A department official said as a matter of policy, the officers named in the lawsuits were not allowed to respond to media inquiries.
Steven Landis' complaint alleges Moyer and another officer did not get him medical treatment despite the serious injuries he sustained during his arrest last August.
The video depicts Moyer stopping Landis, a pedestrian, and then moving to take him into custody after learning there was a warrant for his arrest. Moyer tackled Landis, knocking out one of his hearing aids, and then was aided by co-defendant William Polizzotto Jr.
Landis, who is heard on the video telling the officers he has 80 percent hearing loss, alleges Moyer broke his ribs with his knee and Polizzotto twice used a stun gun on him.
In the affidavit filed when Moyer charged Landis with resisting arrest, he said Landis "failed to obey my commands."
"I then delivered a compliance strike to his left side using my right knee," Moyer wrote.
After that blow, Landis can be heard screaming in pain, and says, "That hurts."
"You're right, it does hurt," one of the officers replies.
Jacob said medical records show Landis suffered five broken ribs.
Landis, 57, "groaned in pain repeatedly" in the back seat of the police vehicle, but the two officers did not get help for him, the lawsuit said.
"In fact, defendants Moyer and Polizzotto discussed whether an ambulance should be summoned for Mr. Landis, and then one of them stated, 'Well actually, we'll let them deal with it because they can do checkups at lock up if they need to,'" the lawsuit said.
That is an apparent reference to the other police department, where a warrant was pending against Landis. Moyer turned Landis over to that department.
The complaint alleges that police reports filed by Moyer and Polizzotto were intentionally false, because they did not describe the level of force used to subdue him.
They charged Landis with resisting arrest, a case that is still pending in York County.
Landis claims he was arrested falsely and prosecuted maliciously, police used excessive force, he was denied medical care and police brass did not supervise the officers properly.
Debra Lynn Williams' lawsuit said that in April 2011 she was punched and grabbed by the neck, and alleges Moyer and another officer, Gregory Hadfield, filed false incident reports.

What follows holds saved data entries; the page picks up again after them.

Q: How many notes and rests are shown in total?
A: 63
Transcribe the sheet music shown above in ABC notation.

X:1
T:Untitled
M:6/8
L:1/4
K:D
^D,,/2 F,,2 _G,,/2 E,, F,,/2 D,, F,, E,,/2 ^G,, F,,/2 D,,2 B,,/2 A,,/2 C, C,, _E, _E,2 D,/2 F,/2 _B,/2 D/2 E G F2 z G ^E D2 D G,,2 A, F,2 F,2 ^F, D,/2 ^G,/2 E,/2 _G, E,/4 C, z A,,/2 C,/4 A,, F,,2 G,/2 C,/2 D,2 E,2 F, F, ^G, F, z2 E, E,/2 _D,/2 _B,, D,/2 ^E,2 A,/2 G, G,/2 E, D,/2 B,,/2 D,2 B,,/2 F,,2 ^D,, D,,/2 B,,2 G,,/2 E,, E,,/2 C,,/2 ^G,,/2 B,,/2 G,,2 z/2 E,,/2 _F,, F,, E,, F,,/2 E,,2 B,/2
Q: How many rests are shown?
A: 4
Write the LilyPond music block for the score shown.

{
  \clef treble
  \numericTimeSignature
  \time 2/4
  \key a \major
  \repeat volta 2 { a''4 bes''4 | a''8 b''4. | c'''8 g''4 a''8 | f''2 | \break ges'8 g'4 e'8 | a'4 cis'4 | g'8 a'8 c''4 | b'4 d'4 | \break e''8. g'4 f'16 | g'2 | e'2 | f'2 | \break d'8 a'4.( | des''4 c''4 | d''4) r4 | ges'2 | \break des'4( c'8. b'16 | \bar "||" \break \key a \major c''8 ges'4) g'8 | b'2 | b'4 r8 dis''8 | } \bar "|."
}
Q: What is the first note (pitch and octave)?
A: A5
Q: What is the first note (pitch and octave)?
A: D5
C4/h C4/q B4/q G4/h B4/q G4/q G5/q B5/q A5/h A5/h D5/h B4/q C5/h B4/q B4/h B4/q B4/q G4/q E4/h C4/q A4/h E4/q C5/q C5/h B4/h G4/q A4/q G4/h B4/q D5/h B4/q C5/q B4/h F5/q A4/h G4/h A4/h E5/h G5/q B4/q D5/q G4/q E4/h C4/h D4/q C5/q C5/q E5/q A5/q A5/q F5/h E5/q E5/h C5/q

Williams' suit said Moyer and Hadfield had arrested her at a home outside York, and she was subdued with a stun gun. The video shows her kicking the inside of a police cruiser, after which two officers are seen apparently hitting and slapping her.
The 42-year-old woman was charged with aggravated assault, simple assault, resisting arrest and disorderly conduct. She pleaded guilty to simple assault, involving a victim inside the home and occurring before police arrived, and received two years' probation. The other charges were dropped.
Unlike Landis' case, the police dashboard camera video in the Williams incident did not have any sound.
She alleges police used excessive force and prosecuted her maliciously, that supervisors failed to properly investigate the incident and the government's policies, practices and customs "were the moving force" that led to her rights being violated.
The charging documents filed in her criminal case by Hadfield claim she spit in the officers' faces, and kicked Hadfield.
In that affidavit, Hadfield said he "struck her once in the left side of her face as she brought her knees up to kick again."
Both Williams and Landis are seeking damages, costs and legal fees.